─── Text excerpt ───
Grandmaster General of the International boards
Nov 15, 2008
19,349
5,530
Malmö, Sweden
People always talk about how Czech and Slovakia declined but the road Ukraine have taken is a whole other level.

Ukraine was same level as Belaus, Latvia etc in the 90s to around 2007.

Going from what they where in the 90s - 2007 to what they are today is just weird. They are not even top 25 in the world. The future does not look bright either. Not many talents coming.

What happend?

How does a big slavic country who loves hockey become this bad?
 
Ukraine was never at the level of Latvia.

Their entire national team was based on Kiev Sokil prospects, which is a team that played in the Soviet top division. After the USSR collapsed, there was almost no continuation and their national team aged like a pear.

All their players became older with very little influx of young players. The average age of the Ukrainian national team in 2007-8 was 31/32.

So they basically just withered away naturally.

Soccer is the dominant sport there and there's no bright future for hockey for a country that's not a whole lot more economically advanced than some sub-Saharan African countries. Very few can afford to play hockey. But even if they could, this would be a 3rd tier team in the World Champs along Austria, France and the like.
───
= What is asked =
a – From the forum thread on Ukrainian hockey, reproduce the passage starting at "All their players" and ending at "withered away naturally.".
b – In the forum thread on Ukrainian hockey, which team's prospects made up the entire Ukrainian national team?
c – Extend the forum thread on Ukrainian hockey past its final sentence.
─── Supplied data ───
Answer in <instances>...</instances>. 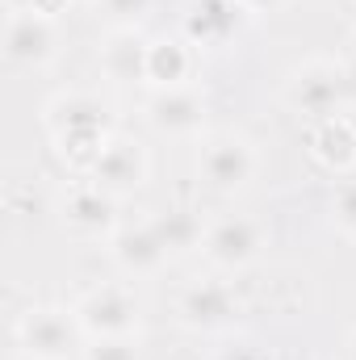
───
= Solved tasks =
a –
All their players became older with very little influx of young players. The average age of the Ukrainian national team in 2007-8 was 31/32.

So they basically just withered away naturally.

b – Kiev Sokil

c –
 
Yeah, the simple answer is they don't love hockey. Other than a few hockey hotbeds most Ukrainians don't care about it at all. And like Namejs said, country in their situation, it's natural to focus on that one sport you are kind of good at and the population is interested in, which is football in their case.
 
As has been stated, nobody cares about hockey. Even back in the day interest was at minimal levels; but an infrastructure and development program existed to ensure some high level players were produced. But even at that, Sokol Kiev still had to import Russian born players to be competitive.
Funding all dried up when USSR collapsed. It all goes to soccer nowadays.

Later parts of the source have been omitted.